:: Excerpt provided ::
# seaumarine



## 8888 (Jun 7, 2015)

hi all 
Anyone know where is seaumarine new location ?
Thx


----------



## Ramez (Mar 4, 2012)

Nowhere 


Sent from my iPhone using Tapatalk


----------



## altcharacter (Jan 10, 2011)

When I talked to ken he had said the new location was off denison


----------



## sohal tang (Oct 26, 2011)

*not open yet?*

He is not open yet right???


----------



## 8888 (Jun 7, 2015)

*-----*

Because I'm looking for lots of Nassarius snails.
Any one know which lfs selling them.
Thx


----------



## CanadaCorals.com (May 12, 2013)

8888 said:


> Because I'm looking for lots of Nassarius snails.
> Any one know which lfs selling them.
> Thx


We have plenty in stock.

:: Dataset ::
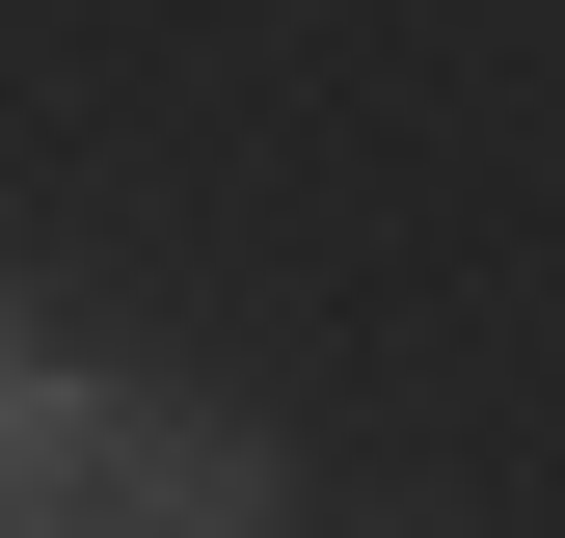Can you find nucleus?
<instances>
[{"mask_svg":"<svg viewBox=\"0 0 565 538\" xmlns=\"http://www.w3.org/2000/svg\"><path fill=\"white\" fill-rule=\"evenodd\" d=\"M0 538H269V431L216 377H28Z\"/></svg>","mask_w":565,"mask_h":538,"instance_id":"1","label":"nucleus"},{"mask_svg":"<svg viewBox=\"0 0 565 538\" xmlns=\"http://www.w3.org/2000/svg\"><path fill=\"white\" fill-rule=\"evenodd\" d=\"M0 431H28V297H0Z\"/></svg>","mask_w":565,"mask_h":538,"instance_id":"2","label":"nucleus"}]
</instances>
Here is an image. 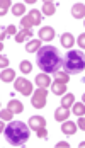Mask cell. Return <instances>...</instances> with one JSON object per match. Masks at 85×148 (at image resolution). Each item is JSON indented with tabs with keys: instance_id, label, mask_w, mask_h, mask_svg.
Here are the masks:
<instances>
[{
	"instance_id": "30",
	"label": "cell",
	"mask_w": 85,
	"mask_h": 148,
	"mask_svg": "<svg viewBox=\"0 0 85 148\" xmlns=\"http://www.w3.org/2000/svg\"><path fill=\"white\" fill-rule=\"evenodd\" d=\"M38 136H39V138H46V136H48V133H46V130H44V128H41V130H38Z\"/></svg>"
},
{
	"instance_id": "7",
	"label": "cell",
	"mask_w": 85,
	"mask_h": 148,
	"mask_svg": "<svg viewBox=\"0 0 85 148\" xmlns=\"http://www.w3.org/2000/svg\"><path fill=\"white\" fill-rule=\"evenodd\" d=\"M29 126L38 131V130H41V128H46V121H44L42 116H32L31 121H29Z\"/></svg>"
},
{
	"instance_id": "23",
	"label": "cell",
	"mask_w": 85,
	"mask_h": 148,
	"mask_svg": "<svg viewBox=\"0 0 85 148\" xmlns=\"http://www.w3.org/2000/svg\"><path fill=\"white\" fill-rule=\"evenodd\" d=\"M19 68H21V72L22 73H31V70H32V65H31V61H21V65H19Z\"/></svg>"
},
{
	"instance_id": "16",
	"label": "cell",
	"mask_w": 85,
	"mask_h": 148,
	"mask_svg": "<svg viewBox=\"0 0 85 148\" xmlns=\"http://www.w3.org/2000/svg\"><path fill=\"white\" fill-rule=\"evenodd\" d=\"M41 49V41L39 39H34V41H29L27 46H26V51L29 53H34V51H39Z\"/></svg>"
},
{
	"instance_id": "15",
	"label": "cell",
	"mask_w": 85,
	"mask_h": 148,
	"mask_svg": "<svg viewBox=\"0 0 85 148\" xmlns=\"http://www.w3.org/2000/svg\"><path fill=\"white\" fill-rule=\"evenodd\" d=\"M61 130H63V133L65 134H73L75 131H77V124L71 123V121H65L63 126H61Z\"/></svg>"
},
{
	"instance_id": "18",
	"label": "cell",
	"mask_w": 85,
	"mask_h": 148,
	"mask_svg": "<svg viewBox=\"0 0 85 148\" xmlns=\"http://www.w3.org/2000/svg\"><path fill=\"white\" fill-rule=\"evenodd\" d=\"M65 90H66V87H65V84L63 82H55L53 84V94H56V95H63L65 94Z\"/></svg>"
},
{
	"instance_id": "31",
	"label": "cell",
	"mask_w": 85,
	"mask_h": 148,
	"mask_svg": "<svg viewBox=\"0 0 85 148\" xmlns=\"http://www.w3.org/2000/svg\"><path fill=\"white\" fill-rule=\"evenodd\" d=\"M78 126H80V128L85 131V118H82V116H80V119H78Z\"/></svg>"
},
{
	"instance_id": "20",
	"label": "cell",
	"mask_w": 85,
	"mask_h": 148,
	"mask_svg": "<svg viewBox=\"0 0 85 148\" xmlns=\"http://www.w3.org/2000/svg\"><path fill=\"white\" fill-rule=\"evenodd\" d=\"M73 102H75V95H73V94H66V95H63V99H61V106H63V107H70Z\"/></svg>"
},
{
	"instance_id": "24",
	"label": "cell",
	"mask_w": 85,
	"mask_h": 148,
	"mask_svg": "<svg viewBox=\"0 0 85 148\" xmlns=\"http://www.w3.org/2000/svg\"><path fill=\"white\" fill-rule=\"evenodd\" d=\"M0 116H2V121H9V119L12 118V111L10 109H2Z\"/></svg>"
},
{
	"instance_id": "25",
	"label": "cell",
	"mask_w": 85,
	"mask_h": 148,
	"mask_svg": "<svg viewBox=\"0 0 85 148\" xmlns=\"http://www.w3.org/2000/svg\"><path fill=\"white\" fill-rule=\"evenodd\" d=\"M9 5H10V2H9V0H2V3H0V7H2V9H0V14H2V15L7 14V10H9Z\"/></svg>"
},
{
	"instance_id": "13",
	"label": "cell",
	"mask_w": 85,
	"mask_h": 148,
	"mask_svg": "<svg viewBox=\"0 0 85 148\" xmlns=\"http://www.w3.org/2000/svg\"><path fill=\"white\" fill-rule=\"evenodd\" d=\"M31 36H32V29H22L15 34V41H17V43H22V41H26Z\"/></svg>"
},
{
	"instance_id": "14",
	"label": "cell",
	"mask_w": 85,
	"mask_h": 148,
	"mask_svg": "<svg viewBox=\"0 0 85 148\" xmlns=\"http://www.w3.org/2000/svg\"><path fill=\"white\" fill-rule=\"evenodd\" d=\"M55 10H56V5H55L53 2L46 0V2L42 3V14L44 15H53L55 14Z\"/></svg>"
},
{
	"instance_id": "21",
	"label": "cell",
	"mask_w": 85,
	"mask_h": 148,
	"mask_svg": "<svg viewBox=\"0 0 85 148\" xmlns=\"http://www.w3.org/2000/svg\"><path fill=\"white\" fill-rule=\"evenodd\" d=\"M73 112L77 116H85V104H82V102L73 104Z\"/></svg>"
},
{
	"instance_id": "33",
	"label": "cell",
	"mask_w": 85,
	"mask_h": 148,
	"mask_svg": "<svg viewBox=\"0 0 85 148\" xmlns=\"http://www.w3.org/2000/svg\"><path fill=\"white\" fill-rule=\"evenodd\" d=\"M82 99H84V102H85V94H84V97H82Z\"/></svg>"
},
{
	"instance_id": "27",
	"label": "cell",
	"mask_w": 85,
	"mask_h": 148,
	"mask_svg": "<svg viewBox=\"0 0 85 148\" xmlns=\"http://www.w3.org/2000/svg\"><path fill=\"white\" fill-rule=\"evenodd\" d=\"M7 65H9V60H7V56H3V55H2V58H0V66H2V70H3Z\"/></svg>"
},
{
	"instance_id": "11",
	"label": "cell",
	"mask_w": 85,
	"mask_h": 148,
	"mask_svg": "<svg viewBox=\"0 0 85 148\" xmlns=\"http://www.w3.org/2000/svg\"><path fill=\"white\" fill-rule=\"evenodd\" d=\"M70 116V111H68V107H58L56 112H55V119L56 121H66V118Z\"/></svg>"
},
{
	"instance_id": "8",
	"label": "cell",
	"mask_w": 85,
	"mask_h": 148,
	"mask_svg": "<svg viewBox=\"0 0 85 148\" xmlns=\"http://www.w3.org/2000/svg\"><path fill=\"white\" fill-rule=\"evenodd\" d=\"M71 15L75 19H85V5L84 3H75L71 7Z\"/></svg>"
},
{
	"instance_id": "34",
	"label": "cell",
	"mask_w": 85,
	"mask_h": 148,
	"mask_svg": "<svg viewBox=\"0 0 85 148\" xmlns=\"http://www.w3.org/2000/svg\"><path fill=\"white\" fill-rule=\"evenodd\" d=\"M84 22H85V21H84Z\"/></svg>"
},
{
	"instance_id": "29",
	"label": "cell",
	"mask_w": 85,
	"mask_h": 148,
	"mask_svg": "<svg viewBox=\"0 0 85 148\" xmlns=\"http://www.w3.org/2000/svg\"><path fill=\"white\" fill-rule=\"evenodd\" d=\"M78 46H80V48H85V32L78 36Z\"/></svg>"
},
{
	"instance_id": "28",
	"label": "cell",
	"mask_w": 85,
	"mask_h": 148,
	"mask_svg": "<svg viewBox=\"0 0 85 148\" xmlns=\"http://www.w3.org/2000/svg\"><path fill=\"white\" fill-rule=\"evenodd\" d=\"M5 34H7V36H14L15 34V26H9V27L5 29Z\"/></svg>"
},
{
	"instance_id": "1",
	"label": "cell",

:: Problem to work on ::
Copy out the whole seaumarine forum thread word for word, keeping every line and its punctuation unchanged.

:: Written reply ::
# seaumarine



## 8888 (Jun 7, 2015)

hi all 
Anyone know where is seaumarine new location ?
Thx


----------



## Ramez (Mar 4, 2012)

Nowhere 


Sent from my iPhone using Tapatalk


----------



## altcharacter (Jan 10, 2011)

When I talked to ken he had said the new location was off denison


----------



## sohal tang (Oct 26, 2011)

*not open yet?*

He is not open yet right???


----------



## 8888 (Jun 7, 2015)

*-----*

Because I'm looking for lots of Nassarius snails.
Any one know which lfs selling them.
Thx


----------



## CanadaCorals.com (May 12, 2013)

8888 said:


> Because I'm looking for lots of Nassarius snails.
> Any one know which lfs selling them.
> Thx


We have plenty in stock.